All of the newly designed PCR primer pairs were tested for consistency of the PCR amplification and polymorphisms, which was performed on a sample set from eight mussels collected from Taean, Korea. The PCR amplification was performed using an ABI 9700 Thermal Cycler System (Applied Biosystems) in a 25-μL reaction containing 12.5 μL of 2× Multiplex PCR Pre-Mix (SolGent, Korea; Cat. No. SMP01-P096), 100 ng of template DNA and 10 pmol of each primer, with the forward primer from each pair being 5′-end-labeled with the 6-FAM and HEX dyes (Applied Biosystems). The PCR reaction ran for 15 min at 95 °C, followed by 30 cycles of 20 s at 95 °C, 40 s at 54 °C, and 2 min at 72 °C, with a final extension of 3 min at 72 °C. The annealing temperature of 54 °C was 4 °C–5 °C below the Tm estimated from the nucleotide compositions of the primer pairs. If no amplification was detected, that primer was excluded from further analysis by multiplex PCR. The production of PCR products was analyzed based on the presence of a visible band after running 5 μL of the PCR product on a 5% denaturing agarose gel. The 1 kb Plus DNA Ladder molecular weight marker (SolGent, Korea; Cat. No. SDL54-B500) was used as a standard to assess the product size. Some loci could not be amplified for all or any of the samples or yielded faint bands, even after adjusting the PCR conditions. We excluded these loci from further testing. For the remaining loci, genetic variation was tested in a total of 30 individuals collected from Taean. Microsatellite polymorphisms were tested using an ABI PRISM 3100 Automated DNA Sequencer (Applied Biosystems), and alleles were designated by PCR product size relative to a molecular size marker (GENESCAN 400 HD [ROX], Applied Biosystems). The fluorescent DNA fragments were analyzed using the GENESCAN (ver. 3.7) and GENOTYPER (ver. 3.7) software packages (PE Applied Biosystems). The samples were multiplexed for genotyping by pooling samples tagged with different dyes within a well. We assessed the reliability of the primers by repeating the amplification and genotyping for 16 samples (53.3%).

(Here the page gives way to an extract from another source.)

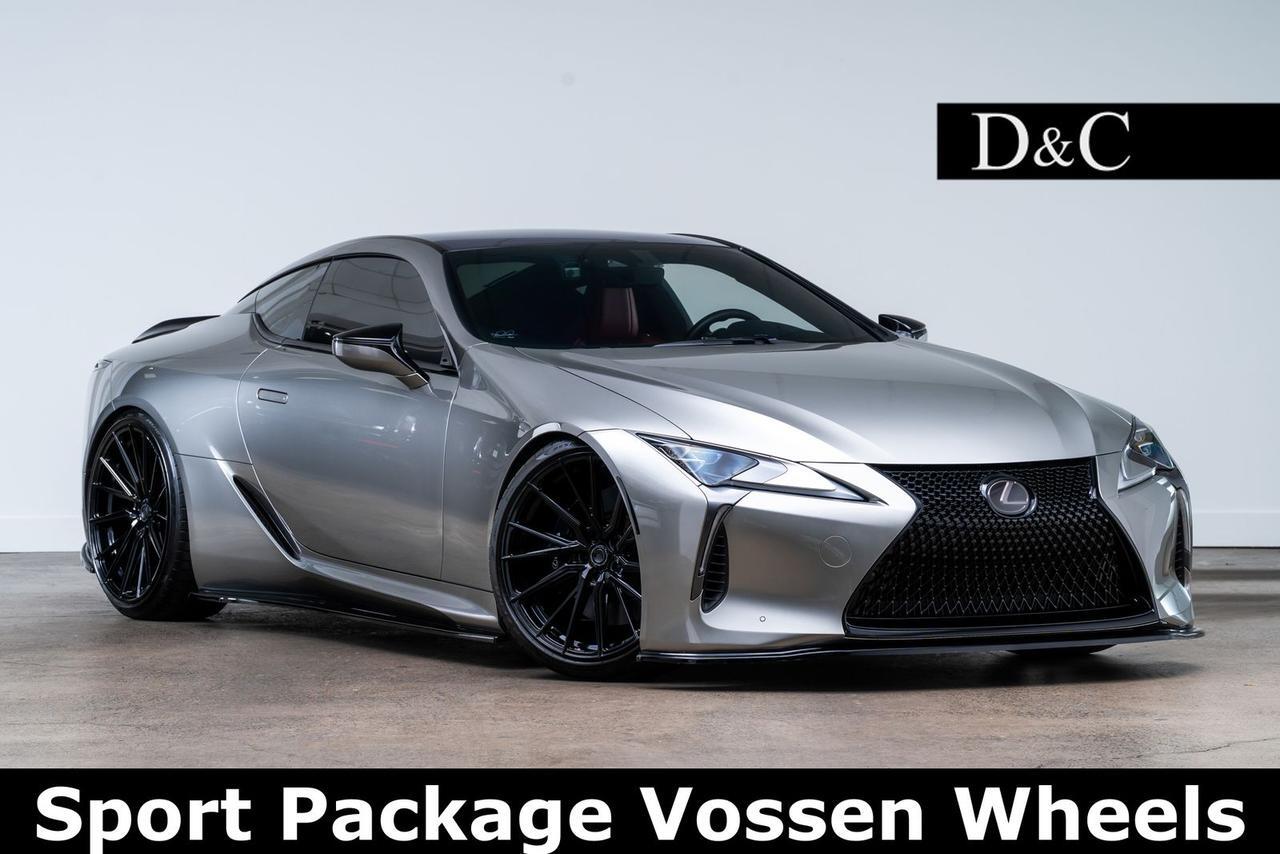 2021 Lexus LC 500 Sport Package Vossen Wheels Portland OR 2021 Lexus LC 500 Sport Package Vossen Wheels Portland OR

Finally, all of the newly developed microsatellite loci (including poly- and monomorphic loci) in M. coruscus were assessed for cross-amplification in another congener species, M. galloprovincialis, using 30 individuals.

3.4. Genetic Analysis

MICRO-CHECKER version 2.2.3 [33] was used to detect genotyping errors due to null alleles, stuttering, or allele dropout using 1000 randomizations. To access genetic diversity, the number of alleles per locus (NA), the observed and expected heterozygosities (Ho and He, respectively) and the polymorphic information content (the PIC is an indicator of the utility of the marker for linkage or population genetic studies) based on the allele frequencies pooled across all samples were determined using CERVUS version 3.03 [34]. Deviations from Hardy-Weinberg equilibrium (HWE) and linkage disequilibrium (LD) were determined using Arlequin version 3.0 [25].

4. Conclusions

In conclusion, we report, the development of 22 polymorphic microsatellite markers that will enable us to examine the historical and current genetic structural patterns and diversity of M. coruscus as a threatened species in Korea. This study is among the first few studies to demonstrate the next-generation sequencing method of microsatellite acquisition for a commercially important fishery species [35,36]. In the near future, the microsatellites described here will be used in studies on population genetics, conservation genetics, and the effective management of M. coruscus.